Researchers say they have uncovered new information that more accurately explains how cancerous tumors grow within the body. Their study (“3’ UTR shortening represses tumor-suppressor genes in trans by disrupting ceRNA crosstalk”) appears in Nature Genetics.
The team, led by scientists at The University of Texas Medical Branch (UTMB) at Galveston and Baylor College of Medicine, found that losing a section of mRNA that was previously thought to transform normal cells into cancerous ones actually acts by blocking the body's ability suppress the formation of tumors. The finding could completely alter the way that medical science approaches the formation of tumors, according to the researchers.
“Widespread mRNA 3′ UTR [3' untranslated region] shortening through alternative polyadenylation promotes tumor growth in vivo. A prevailing hypothesis is that it induces proto-oncogene expression in cis through escaping microRNA-mediated repression. Here we report a surprising enrichment of 3′ UTR shortening among transcripts that are predicted to act as competing-endogenous RNAs (ceRNAs) for tumor-suppressor genes. Our model-based analysis of the trans effect of 3′ UTR shortening (MAT3UTR) reveals a significant role in altering ceRNA expression. MAT3UTR predicts many trans-targets of 3′ UTR shortening, including PTEN, a crucial tumor-suppressor gene involved in ceRNA crosstalk with nine 3' UTR-shortening genes, including EPS15 and NFIA,” write the investigators.

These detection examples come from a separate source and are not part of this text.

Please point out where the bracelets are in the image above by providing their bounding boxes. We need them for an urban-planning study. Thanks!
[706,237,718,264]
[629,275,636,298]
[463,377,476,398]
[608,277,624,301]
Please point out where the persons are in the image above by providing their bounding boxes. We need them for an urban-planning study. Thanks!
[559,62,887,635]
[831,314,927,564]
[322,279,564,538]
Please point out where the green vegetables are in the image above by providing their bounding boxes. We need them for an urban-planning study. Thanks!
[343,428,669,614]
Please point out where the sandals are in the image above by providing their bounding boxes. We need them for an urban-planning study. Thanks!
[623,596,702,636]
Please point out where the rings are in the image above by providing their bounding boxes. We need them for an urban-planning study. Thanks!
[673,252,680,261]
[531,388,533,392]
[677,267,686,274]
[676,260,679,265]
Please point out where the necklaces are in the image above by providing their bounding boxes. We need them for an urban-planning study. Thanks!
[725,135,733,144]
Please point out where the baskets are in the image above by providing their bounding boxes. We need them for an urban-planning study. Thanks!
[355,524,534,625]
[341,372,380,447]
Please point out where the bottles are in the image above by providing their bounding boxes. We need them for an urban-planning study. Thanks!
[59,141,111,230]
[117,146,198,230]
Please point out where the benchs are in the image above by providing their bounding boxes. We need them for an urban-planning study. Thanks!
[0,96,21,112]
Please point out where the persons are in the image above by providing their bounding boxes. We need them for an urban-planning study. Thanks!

“Knockdown of NUDT21, a master 3′ UTR-shortening regulator, represses tumor-suppressor genes such as PHF6 and LARP1 in trans in a miRNA [microRNA]-dependent manner. Together, the results of our analysis suggest a major role of 3′ UTR shortening in repressing tumor-suppressor genes in trans by disrupting ceRNA crosstalk, rather than inducing proto-oncogenes in cis.”
In molecules throughout the body, the 3' UTR is a section of mRNA that can alter gene expression. It's known that shortening this RNA section promotes cancerous tumor growth.

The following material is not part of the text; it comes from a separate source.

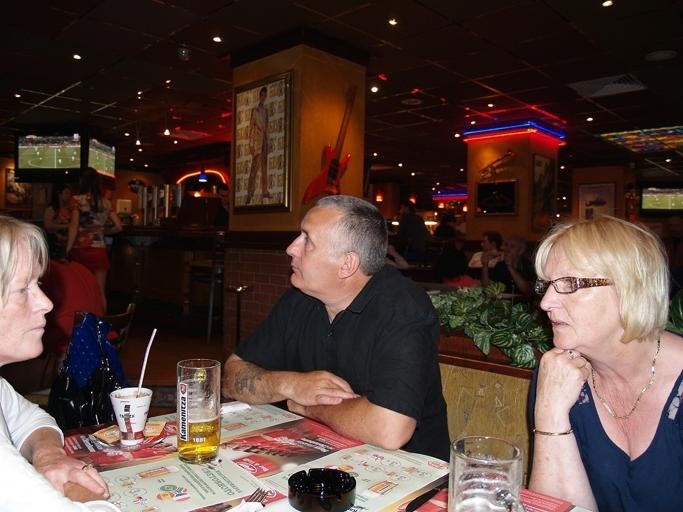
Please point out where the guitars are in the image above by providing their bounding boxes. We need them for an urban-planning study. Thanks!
[303,84,362,204]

“Researchers have historically thought that this was because 3' UTR shortening induces the expression of proto-oncogenes, normal genes that when altered by mutation or expressed too high, become oncogenes that can transform a normal cell into a cancer cell,” said Eric Wagner, Ph.D., UTMB associate professor in the department of biochemistry and molecular biology. “However, using a combination of computational approaches and cancer cell models, we found that 3' UTR shortening in tumors actually causes tumor-suppressing genes to be turned off.”

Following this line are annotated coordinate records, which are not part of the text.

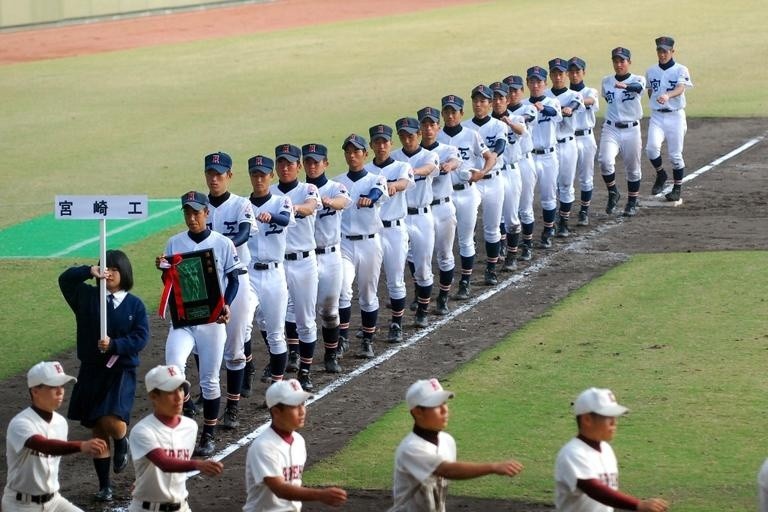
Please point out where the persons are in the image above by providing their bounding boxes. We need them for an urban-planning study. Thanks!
[596,47,646,216]
[334,94,497,360]
[646,37,695,201]
[382,375,526,511]
[239,377,351,512]
[550,384,673,512]
[153,143,351,456]
[54,248,151,503]
[124,363,226,511]
[0,362,110,511]
[463,58,599,285]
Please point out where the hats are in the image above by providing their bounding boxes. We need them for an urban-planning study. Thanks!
[471,57,585,98]
[575,388,628,417]
[612,48,630,61]
[656,37,674,51]
[407,378,453,410]
[266,378,313,408]
[26,360,78,388]
[145,365,186,393]
[179,191,207,210]
[206,96,462,175]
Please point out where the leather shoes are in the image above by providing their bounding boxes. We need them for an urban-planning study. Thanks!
[97,487,112,500]
[113,437,129,473]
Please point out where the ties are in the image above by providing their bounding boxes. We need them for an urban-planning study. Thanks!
[108,294,114,309]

The researchers used big data analyses to reconstruct the RNA thought to form global regulatory networks within breast tumor cells and their matched normal tissues. This approach identified the fact that 3' UTRs are vital in regulating these global regulatory networks. Using this new information, they then disrupted these networks within breast cancer cells to test the effects on tumor growth.